Their closing track to the movie about Thurgood Marshall is a stately, yet bluesy and bass-driven march about finding meaning in life by taking action. “It all means nothing if you can’t stand up for something,” Warren’s lyrics read.
Warren said she was inspired by the early ’60s work of Sam Cooke, Aretha Franklin and Marvin Gaye. “Those times were so hard, but those songs were so hopeful. They inspired you to want to change the world,” she said
If Warren is nominated for “Stand Up for Something,” it’ll be her ninth Oscar nomination, a number she’s earned by collaborating with everyone from Lady Gaga to Aerosmith to Rita Ora. Her new collaborator, Common, earned his first Oscar with John Legend for the song “Glory” from “Selma.”
“Do I want to be a downer and stay in that dark place that we were all in for a while, or do I want to put hope out there and really inspire people?” Common asked, reiterating Warren’s message of hope in troubled times. “Don’t just sit down, stand up and do something.”
Tedder and Burnett could relate to the songwriting challenge of creating a song for the times. Their track “Truth to Power,” a wistful piano ballad that scores the end of the Al Gore climate-change doc “An Inconvenient Sequel.”
Burnett and Tedder referred to their song as a letter from a lover scorned, but instead of a person, it’s the Earth breaking up with humanity. Unlike his work for his band OneRepublic, Tedder said that the film itself was his muse, and the challenge was to tap into what the story is telling you.
“I have to believe it coming from me. I can’t play a character in a movie. Ultimately it has to be authentic to your own voice,” Tedder said, adding that he was moved after speaking with Gore and learning more about climate change. “I have to connect with the content, I have to believe in the film, I have to care.”
That was a different challenge than what other songwriters faced.
Ryan Bingham, an Oscar winner for “Crazy Heart,” or “Murder on the Orient Express” director Kenneth Branagh, wrote his song for Christian Bale’s 19th-century soldier in “Hostiles” and said he imagined an Irish immigrant with just a small mandolin to his name strumming a forlorn folk song while camping out under the stars.
“What would this character play in 1890? Where’s he from? What’s his background, what’s his roots?” Bingham said. “It all had to start from there.”
Kenneth Branagh and Patrick Doyle similarly collaborated closely to find the right tone that could capture the loss felt by Michelle Pfeiffer’s character during the emotional capper of “Murder on the Orient Express.” Doyle described their song’s lilting piano counter-melody as “simple, but so powerful” atop Branagh’s “totally inspiring lyrics.”
“We felt like [the movie] needed emotional closure, a punctuation mark. It was the moment you could perhaps understand with music people in the story who were hurting and perhaps beginning to heal,” Branagh said, comparing his song “Never Forget” to the Irish ballad “Danny Boy.”
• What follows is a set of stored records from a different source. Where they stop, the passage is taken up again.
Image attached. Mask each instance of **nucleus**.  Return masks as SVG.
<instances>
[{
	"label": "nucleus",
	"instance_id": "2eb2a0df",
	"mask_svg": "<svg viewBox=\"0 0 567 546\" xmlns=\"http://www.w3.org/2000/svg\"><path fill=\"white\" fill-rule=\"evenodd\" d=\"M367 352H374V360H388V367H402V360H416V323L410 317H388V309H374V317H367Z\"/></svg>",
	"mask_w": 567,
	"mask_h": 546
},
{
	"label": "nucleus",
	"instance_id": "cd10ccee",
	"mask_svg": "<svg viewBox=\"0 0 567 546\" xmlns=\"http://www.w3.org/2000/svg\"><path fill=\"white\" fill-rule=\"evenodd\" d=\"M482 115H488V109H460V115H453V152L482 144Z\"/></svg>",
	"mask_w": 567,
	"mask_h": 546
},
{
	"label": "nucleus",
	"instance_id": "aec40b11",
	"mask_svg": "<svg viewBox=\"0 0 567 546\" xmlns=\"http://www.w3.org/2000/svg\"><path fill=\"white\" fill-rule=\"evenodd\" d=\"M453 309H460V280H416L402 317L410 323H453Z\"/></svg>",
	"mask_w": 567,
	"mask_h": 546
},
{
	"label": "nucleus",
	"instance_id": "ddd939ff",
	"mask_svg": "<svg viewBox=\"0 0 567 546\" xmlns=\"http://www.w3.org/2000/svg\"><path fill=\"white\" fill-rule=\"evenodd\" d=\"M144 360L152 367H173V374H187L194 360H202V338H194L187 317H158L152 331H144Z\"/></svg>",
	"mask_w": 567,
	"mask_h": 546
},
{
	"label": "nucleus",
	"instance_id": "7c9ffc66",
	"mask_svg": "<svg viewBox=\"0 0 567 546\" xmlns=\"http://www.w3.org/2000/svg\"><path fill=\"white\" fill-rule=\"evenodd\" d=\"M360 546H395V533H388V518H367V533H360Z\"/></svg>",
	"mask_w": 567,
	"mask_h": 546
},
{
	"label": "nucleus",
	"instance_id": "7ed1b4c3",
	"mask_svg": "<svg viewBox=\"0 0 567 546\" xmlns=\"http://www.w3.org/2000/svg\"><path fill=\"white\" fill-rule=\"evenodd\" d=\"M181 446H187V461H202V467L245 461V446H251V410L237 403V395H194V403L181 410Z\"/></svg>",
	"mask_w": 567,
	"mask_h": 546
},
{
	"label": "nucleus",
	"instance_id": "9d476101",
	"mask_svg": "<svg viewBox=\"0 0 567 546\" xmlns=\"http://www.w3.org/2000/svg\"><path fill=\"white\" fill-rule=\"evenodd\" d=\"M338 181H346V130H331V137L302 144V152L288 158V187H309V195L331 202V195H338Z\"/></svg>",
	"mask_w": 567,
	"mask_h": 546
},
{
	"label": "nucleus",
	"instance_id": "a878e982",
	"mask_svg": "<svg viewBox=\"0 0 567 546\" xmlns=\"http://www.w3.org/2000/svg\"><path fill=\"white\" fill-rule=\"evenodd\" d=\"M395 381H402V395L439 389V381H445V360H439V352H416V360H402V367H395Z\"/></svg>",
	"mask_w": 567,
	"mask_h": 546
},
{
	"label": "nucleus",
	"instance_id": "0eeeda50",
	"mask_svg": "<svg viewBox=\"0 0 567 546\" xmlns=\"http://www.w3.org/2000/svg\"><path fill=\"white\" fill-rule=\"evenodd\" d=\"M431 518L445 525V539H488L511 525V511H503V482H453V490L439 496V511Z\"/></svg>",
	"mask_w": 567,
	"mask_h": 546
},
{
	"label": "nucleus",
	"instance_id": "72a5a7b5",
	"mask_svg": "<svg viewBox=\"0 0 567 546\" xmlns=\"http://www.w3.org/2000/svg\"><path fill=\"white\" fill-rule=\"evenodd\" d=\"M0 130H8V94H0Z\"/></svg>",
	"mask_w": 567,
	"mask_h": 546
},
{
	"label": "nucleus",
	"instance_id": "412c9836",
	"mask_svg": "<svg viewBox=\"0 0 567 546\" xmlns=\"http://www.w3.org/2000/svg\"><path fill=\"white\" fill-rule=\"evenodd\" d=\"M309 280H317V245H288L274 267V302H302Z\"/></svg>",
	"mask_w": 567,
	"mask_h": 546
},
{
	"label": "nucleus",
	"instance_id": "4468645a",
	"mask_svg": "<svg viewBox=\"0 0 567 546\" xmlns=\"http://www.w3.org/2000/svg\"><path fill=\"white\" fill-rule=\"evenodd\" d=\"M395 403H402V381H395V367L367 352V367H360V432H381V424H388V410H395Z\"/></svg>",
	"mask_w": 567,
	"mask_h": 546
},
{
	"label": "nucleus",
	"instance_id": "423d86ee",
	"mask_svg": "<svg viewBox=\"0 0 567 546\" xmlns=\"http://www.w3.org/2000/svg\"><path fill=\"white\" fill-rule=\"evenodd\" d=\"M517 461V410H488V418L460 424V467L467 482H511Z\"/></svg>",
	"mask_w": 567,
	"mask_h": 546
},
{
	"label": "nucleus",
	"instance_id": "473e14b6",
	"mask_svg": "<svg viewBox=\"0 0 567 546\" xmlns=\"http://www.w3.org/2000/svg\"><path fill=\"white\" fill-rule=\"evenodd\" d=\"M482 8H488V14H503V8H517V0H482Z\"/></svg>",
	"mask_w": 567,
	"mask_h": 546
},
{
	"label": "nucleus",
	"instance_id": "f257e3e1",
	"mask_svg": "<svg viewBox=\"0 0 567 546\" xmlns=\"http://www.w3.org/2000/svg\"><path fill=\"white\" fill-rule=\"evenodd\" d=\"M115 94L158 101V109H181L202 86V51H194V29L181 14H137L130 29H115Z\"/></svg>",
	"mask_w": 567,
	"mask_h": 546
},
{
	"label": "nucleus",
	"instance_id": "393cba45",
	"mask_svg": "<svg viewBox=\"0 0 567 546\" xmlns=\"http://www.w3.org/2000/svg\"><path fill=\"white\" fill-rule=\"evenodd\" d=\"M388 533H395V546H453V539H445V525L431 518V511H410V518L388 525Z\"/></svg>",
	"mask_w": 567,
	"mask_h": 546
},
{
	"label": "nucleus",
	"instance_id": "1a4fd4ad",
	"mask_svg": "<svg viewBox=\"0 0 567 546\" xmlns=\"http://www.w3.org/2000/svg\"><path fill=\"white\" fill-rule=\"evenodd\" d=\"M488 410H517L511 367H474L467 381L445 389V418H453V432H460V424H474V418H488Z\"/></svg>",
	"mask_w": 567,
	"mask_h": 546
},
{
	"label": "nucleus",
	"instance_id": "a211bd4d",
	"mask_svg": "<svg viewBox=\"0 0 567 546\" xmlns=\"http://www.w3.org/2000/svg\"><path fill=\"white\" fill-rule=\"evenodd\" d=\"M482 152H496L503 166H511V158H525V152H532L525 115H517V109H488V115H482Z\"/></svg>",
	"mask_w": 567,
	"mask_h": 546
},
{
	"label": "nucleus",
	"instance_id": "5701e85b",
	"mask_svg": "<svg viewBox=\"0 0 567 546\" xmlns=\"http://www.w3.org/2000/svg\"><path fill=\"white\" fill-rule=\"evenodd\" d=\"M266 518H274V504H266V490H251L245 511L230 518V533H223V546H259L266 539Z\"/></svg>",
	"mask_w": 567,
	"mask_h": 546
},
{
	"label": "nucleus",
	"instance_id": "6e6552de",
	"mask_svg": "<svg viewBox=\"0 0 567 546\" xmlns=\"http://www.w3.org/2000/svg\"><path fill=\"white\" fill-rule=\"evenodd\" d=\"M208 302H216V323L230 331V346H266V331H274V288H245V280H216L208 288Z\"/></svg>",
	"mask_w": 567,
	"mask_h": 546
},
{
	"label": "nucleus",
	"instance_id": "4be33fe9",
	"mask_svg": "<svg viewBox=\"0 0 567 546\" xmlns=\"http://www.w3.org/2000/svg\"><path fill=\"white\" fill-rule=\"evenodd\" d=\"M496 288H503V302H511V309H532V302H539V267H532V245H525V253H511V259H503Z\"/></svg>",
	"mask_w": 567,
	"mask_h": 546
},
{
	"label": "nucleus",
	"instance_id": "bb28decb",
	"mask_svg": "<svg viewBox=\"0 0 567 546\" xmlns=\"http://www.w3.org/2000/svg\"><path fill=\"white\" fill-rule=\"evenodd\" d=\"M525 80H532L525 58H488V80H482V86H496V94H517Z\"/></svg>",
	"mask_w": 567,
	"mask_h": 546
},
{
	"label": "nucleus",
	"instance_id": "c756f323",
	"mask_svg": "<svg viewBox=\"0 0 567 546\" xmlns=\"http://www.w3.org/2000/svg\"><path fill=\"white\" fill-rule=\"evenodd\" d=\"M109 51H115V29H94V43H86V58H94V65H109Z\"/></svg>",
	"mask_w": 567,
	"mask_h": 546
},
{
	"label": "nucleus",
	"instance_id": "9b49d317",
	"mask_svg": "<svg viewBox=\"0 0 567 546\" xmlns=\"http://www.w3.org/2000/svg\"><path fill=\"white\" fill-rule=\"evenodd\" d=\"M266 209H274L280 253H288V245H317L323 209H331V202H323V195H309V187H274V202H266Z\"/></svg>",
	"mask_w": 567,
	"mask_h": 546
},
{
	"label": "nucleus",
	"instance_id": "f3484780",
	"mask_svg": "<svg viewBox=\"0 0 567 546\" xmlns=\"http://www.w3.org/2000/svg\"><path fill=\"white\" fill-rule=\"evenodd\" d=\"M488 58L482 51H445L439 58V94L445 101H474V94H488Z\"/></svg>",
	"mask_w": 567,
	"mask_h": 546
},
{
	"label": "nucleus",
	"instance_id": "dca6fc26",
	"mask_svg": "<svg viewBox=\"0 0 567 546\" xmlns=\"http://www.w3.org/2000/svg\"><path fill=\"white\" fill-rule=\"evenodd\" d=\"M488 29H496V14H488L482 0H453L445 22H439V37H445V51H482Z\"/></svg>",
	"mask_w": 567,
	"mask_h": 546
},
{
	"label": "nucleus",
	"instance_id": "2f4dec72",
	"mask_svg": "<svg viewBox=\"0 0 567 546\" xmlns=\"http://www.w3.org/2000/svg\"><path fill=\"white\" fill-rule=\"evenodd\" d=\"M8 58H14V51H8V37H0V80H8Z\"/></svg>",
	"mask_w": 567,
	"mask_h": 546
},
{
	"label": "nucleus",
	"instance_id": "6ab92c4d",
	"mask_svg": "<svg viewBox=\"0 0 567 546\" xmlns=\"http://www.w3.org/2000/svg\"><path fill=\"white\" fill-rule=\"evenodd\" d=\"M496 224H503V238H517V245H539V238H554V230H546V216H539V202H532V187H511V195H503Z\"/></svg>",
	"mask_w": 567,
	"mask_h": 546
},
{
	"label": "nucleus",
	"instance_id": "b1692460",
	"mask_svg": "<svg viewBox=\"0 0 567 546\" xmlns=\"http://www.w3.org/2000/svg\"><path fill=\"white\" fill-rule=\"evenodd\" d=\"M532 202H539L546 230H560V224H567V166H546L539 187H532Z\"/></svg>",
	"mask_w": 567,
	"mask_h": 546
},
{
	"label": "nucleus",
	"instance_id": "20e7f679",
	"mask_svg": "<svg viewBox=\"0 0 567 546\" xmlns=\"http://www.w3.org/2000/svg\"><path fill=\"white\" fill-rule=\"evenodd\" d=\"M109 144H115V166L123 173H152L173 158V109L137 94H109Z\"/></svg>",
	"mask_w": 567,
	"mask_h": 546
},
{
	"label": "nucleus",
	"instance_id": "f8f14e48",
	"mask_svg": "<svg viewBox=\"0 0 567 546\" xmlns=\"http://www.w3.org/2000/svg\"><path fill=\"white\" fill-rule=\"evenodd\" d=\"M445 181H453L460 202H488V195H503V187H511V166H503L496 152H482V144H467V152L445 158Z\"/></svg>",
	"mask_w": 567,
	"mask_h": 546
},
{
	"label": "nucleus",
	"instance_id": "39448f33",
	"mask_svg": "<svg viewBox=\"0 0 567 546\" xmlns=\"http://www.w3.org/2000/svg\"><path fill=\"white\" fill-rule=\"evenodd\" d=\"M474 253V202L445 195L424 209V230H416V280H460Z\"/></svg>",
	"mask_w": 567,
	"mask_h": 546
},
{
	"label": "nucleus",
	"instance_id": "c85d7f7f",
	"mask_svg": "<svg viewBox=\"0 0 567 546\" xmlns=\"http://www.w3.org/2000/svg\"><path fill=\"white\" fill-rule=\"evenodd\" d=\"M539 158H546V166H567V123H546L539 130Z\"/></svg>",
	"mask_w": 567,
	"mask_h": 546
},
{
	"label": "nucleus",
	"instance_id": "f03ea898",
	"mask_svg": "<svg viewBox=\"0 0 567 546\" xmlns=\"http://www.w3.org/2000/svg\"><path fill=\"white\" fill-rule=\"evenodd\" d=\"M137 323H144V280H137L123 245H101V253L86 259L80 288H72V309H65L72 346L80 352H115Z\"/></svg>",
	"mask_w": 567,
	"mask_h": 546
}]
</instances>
Costello said he had to grapple not just with the emotions of “Film Stars Don’t Die in Liverpool” but with his own legacy. At one point, the film uses Costello’s “Pump It Up” to set the scene.
“It was used as a historical marker, which is an unsettling moment for any songwriter, especially when it’s 40 years ago,” Costello joked.
His new song for the film, “You Shouldn’t Look at Me That Way,” has an elegant and classical charm with its jazzy, brushed percussion, a lush horn section, a simple piano melody and Costello’s warbling crooning. The filmmakers came to see one of his performances, and they knew he was the man for the job when they saw Costello use an image of the film’s subject, Gloria Graham, during the show.
“Your job is to echo the feeling of the film, it’s not to compete with it, not to argue with the director, writer or character, but to try and be in some sort of sympathy with the emotion of the film,” Costello said. “People are usually pretty quick to get out of the theater, so you’ve got to give them a few bars to get their attention.”